I’ve seen quite a few Lamb 🐑 recipe and I wasn’t really fond of them. I’ve also never had Lamb because I never knew how to cook it and a lot of the recipes I found where to complicated. Now I finally found a recipe that not only looks delicious but it also looks very easy and I’m also a very fussy eater who likes to eat very healthy. This will be my Easter Dinner.. I’m sure I can cut it down for 2 this way I can pack 1up and have it for either a good lunch or another good dinner after a long day. Thank you 😊
We’re so thrilled that you chose our recipe to make for your Easter dinner! We hope you enjoy it as much as we do! 🙂
The ingredients call for 2 lemons juiced and the instructions only use the juice of 1 lemon in the marinade for the vegetables (Step #3). What do I do with the remaining lemon juice? It’s going into the oven right now and it looks beautiful. I just hope it doesn’t lack the flavor of the missing lemon juice left out of the instructions.
Hi Phyllis
Hope you enjoyed your lamb klefitko dinner! Thanks for pointing this out, we will update the recipe. We use the second lemon for adding more lemon juice on the lamb after is is done cooking.
– Christina & Alexa
Thanks For Sharing this amazing recipe. My family loved it. I will be sharing this recipe with my friends. Hope the will like it.

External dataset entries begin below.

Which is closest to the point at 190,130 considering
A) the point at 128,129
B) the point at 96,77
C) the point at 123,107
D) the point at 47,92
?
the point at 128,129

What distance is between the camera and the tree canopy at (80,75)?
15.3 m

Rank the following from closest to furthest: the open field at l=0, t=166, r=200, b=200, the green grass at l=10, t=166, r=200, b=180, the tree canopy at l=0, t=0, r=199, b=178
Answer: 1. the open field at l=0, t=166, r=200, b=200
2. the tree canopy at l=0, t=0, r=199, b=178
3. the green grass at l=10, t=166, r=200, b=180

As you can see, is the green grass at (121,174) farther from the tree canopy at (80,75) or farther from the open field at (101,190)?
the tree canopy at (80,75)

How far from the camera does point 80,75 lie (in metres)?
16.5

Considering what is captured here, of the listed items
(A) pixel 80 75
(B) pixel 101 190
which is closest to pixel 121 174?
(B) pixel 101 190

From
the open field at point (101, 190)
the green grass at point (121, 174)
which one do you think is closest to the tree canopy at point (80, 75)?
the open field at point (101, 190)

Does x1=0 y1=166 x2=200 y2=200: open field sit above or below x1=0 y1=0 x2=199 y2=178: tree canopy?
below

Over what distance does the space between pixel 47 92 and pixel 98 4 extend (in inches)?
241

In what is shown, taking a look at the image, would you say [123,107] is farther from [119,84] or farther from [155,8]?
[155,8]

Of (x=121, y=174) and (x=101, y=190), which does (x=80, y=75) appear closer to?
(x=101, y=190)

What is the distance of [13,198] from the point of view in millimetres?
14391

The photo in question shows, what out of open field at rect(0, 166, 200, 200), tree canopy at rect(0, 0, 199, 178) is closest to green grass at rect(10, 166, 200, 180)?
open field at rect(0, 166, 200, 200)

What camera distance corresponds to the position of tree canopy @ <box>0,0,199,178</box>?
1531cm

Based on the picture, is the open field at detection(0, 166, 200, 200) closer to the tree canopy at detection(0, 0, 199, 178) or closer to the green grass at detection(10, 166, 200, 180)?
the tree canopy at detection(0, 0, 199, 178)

Oh, you just made our day! Thank you so much!
-Christina & Alexa
Where is the garlic to be used? Also there are 2 lemons to be used but the directions are only for 1
Hi Robin,
Make small slits in the lamb and insert a garlic clove in each one. Also you can use the second lemon to add more juice once the lamb is removed from the oven. Thank you for catching this, we will update the recipe.
-Christina & Alexa
Are you using fresh or dried rosemary and oregano?
Hey Alice, we went with dried rosemary for our recipe, but using fresh works great too! Just a heads up, fresh rosemary has a milder flavor, which is perfect if you’re not a huge fan of the potent taste.